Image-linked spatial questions
● ● ● ● ●

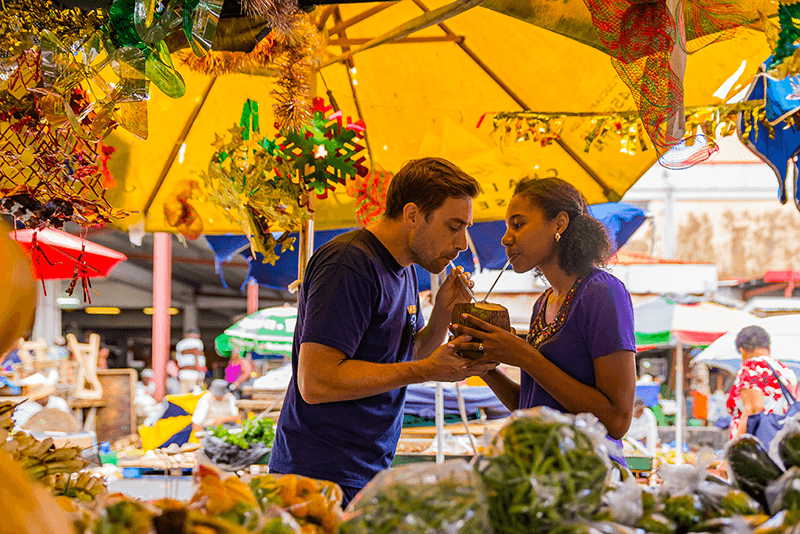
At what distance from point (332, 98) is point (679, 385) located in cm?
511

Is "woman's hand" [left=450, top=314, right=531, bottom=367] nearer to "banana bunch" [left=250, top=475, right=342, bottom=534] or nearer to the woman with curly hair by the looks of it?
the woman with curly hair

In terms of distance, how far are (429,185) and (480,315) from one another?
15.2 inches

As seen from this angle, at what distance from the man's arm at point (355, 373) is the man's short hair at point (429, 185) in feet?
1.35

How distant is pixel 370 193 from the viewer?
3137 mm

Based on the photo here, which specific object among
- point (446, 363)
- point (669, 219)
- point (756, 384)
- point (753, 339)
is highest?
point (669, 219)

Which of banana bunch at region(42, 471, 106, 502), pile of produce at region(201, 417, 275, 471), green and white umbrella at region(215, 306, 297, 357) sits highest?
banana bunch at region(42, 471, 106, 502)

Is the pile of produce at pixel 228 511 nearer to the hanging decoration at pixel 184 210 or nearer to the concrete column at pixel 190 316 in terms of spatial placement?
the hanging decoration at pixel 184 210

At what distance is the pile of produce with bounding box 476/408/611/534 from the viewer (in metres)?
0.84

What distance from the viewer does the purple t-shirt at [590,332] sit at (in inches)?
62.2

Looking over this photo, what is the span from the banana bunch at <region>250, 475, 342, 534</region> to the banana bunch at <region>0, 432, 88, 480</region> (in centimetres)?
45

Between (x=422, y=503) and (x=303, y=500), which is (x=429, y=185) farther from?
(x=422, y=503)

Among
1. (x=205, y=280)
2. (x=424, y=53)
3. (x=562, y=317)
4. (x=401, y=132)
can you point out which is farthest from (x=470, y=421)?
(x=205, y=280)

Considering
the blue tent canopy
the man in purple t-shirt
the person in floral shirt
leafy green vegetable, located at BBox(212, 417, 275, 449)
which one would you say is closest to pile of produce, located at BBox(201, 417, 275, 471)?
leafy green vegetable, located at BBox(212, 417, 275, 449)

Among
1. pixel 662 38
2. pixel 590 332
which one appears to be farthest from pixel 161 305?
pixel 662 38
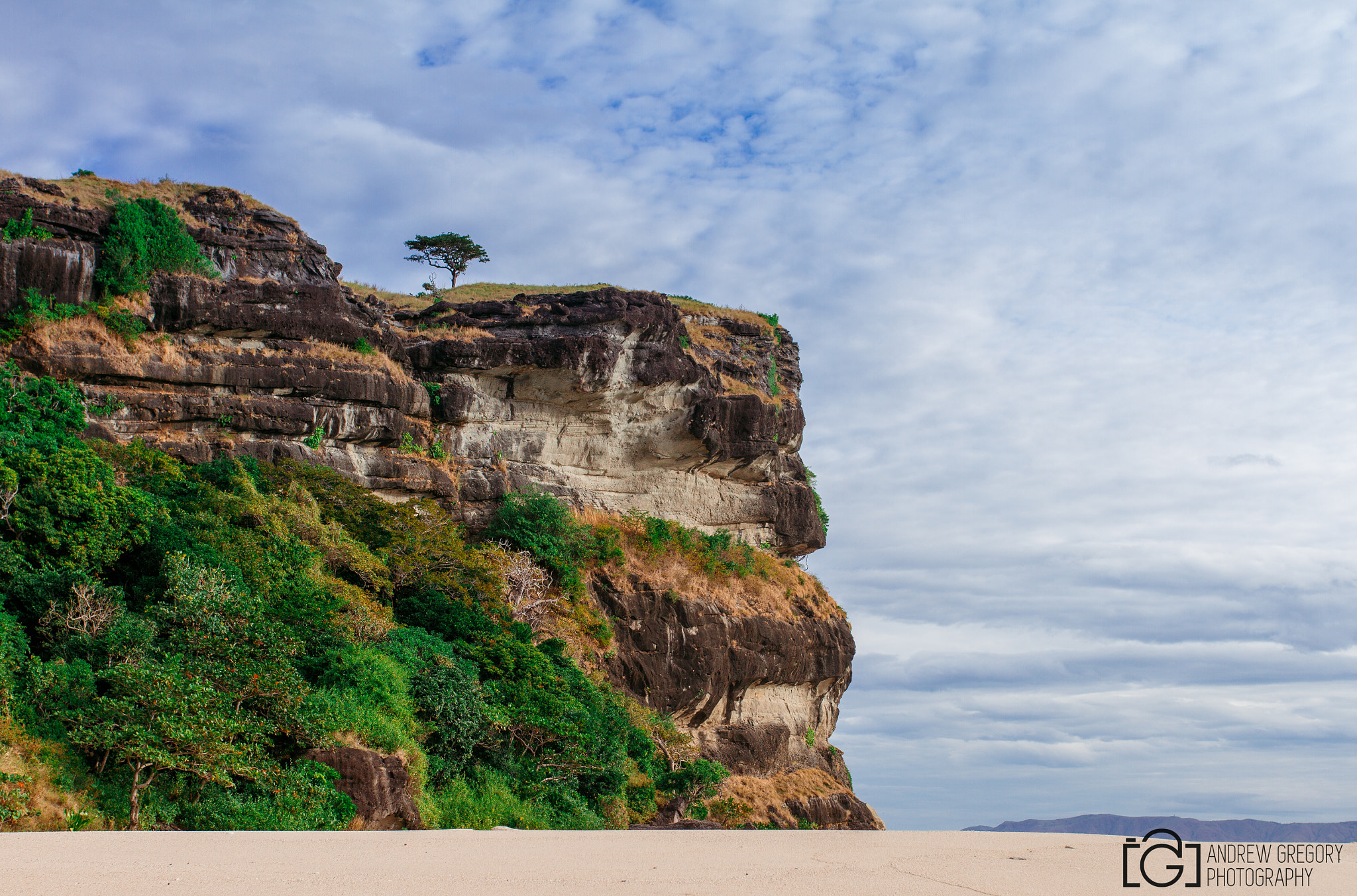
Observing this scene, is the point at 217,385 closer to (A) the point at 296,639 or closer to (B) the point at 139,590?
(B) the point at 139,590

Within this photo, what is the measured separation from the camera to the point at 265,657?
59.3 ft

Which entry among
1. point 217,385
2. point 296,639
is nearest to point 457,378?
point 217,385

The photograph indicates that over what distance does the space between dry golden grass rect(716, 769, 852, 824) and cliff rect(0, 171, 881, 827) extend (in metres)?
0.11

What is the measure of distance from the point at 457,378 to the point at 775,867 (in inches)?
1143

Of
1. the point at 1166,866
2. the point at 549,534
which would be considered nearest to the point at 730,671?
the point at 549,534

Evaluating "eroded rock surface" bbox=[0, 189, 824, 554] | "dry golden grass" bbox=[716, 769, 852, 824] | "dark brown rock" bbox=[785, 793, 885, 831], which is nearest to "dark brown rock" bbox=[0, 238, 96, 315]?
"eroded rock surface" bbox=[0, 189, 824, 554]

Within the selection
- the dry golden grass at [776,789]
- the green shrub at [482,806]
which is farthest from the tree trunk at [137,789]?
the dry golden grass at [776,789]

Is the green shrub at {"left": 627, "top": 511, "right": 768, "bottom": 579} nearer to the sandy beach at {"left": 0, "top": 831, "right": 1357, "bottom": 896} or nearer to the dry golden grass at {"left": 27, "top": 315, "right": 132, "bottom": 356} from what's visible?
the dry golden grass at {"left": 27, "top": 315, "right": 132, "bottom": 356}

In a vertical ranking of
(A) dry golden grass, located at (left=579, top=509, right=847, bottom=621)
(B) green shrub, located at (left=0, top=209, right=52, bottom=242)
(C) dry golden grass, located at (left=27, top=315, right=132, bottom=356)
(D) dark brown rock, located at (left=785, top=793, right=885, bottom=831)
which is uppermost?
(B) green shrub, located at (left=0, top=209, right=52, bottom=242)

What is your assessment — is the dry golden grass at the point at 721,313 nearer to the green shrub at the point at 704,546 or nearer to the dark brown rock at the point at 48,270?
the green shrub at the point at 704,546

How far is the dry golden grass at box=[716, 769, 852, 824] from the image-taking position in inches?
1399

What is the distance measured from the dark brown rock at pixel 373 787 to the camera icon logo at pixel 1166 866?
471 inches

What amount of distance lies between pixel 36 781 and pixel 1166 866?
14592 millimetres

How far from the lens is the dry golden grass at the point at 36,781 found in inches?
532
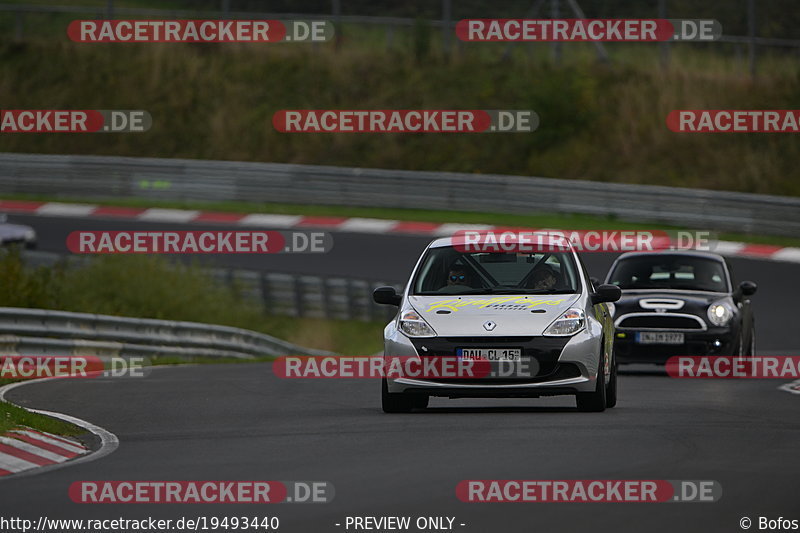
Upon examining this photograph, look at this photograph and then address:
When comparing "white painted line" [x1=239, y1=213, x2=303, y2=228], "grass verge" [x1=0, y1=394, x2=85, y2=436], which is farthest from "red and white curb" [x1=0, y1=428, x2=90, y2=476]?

● ● ● ● ●

## Required work
Transcribe every entry word for word, but skip the pictures.

## Reply to the task
At what distance from point (332, 98) is point (679, 385) located in cm?
511

Is "woman's hand" [left=450, top=314, right=531, bottom=367] nearer to "banana bunch" [left=250, top=475, right=342, bottom=534] or nearer to the woman with curly hair by the looks of it?
the woman with curly hair

In terms of distance, how far are (429,185) and (480,315) from one another?
15.2 inches

As seen from this angle, at what distance from the man's arm at point (355, 373) is the man's short hair at point (429, 185) in feet?
1.35

How distant is pixel 370 193 from the viewer?
3137 mm

Based on the photo here, which specific object among
- point (446, 363)
- point (669, 219)
- point (756, 384)
- point (753, 339)
is highest?
point (669, 219)

Which of banana bunch at region(42, 471, 106, 502), pile of produce at region(201, 417, 275, 471), green and white umbrella at region(215, 306, 297, 357) sits highest?
banana bunch at region(42, 471, 106, 502)

Is the pile of produce at pixel 228 511 nearer to the hanging decoration at pixel 184 210 or nearer to the concrete column at pixel 190 316 in terms of spatial placement?
the hanging decoration at pixel 184 210

At what distance is the pile of produce with bounding box 476/408/611/534 from the viewer (in metres)?
0.84

What distance from the viewer does the purple t-shirt at [590,332] sit at (in inches)?
62.2

Looking over this photo, what is the span from the banana bunch at <region>250, 475, 342, 534</region> to the banana bunch at <region>0, 432, 88, 480</region> (in centimetres)?
45

Between (x=422, y=503) and (x=303, y=500), which is (x=429, y=185) farther from?
(x=422, y=503)

Among
1. (x=205, y=280)
2. (x=424, y=53)
3. (x=562, y=317)
4. (x=401, y=132)
can you point out which is farthest from (x=470, y=421)?
(x=205, y=280)

Considering
the blue tent canopy
the man in purple t-shirt
the person in floral shirt
leafy green vegetable, located at BBox(212, 417, 275, 449)
which one would you say is closest to pile of produce, located at BBox(201, 417, 275, 471)?
leafy green vegetable, located at BBox(212, 417, 275, 449)

Among
1. pixel 662 38
2. pixel 590 332
which one appears to be farthest from pixel 161 305?
pixel 662 38
Observing this scene, is the point at 217,385 closer to (A) the point at 296,639 or closer to (B) the point at 139,590?
(B) the point at 139,590

Within this photo, what is the measured separation from the camera to the point at 265,657?
59.3 ft

Which entry among
1. point 217,385
2. point 296,639
is nearest to point 457,378?
point 217,385

The photograph indicates that over what distance does the space between dry golden grass rect(716, 769, 852, 824) and cliff rect(0, 171, 881, 827) extend (in metres)?
0.11

What is the measure of distance from the point at 457,378 to the point at 775,867 (in inches)?
1143

Of
1. the point at 1166,866
2. the point at 549,534
which would be considered nearest to the point at 730,671?
the point at 549,534

Evaluating "eroded rock surface" bbox=[0, 189, 824, 554] | "dry golden grass" bbox=[716, 769, 852, 824] | "dark brown rock" bbox=[785, 793, 885, 831], which is nearest to "dark brown rock" bbox=[0, 238, 96, 315]?
"eroded rock surface" bbox=[0, 189, 824, 554]

Within the selection
- the dry golden grass at [776,789]
- the green shrub at [482,806]
which is farthest from the tree trunk at [137,789]?
the dry golden grass at [776,789]

Is the green shrub at {"left": 627, "top": 511, "right": 768, "bottom": 579} nearer to the sandy beach at {"left": 0, "top": 831, "right": 1357, "bottom": 896} or nearer to the dry golden grass at {"left": 27, "top": 315, "right": 132, "bottom": 356} from what's visible?
the dry golden grass at {"left": 27, "top": 315, "right": 132, "bottom": 356}

In a vertical ranking of
(A) dry golden grass, located at (left=579, top=509, right=847, bottom=621)
(B) green shrub, located at (left=0, top=209, right=52, bottom=242)
(C) dry golden grass, located at (left=27, top=315, right=132, bottom=356)
(D) dark brown rock, located at (left=785, top=793, right=885, bottom=831)
which is uppermost?
(B) green shrub, located at (left=0, top=209, right=52, bottom=242)

What is your assessment — is the dry golden grass at the point at 721,313 nearer to the green shrub at the point at 704,546 or nearer to the dark brown rock at the point at 48,270?
the green shrub at the point at 704,546

How far is the dry golden grass at box=[716, 769, 852, 824] from the image-taking position in inches?
1399

What is the distance measured from the dark brown rock at pixel 373 787 to the camera icon logo at pixel 1166 866?
471 inches

What amount of distance lies between pixel 36 781 and pixel 1166 866?
14592 millimetres

How far from the lens is the dry golden grass at the point at 36,781 found in inches?
532
Upon examining this photograph, look at this photograph and then address:
When comparing "white painted line" [x1=239, y1=213, x2=303, y2=228], "grass verge" [x1=0, y1=394, x2=85, y2=436], which is farthest from "red and white curb" [x1=0, y1=428, x2=90, y2=476]?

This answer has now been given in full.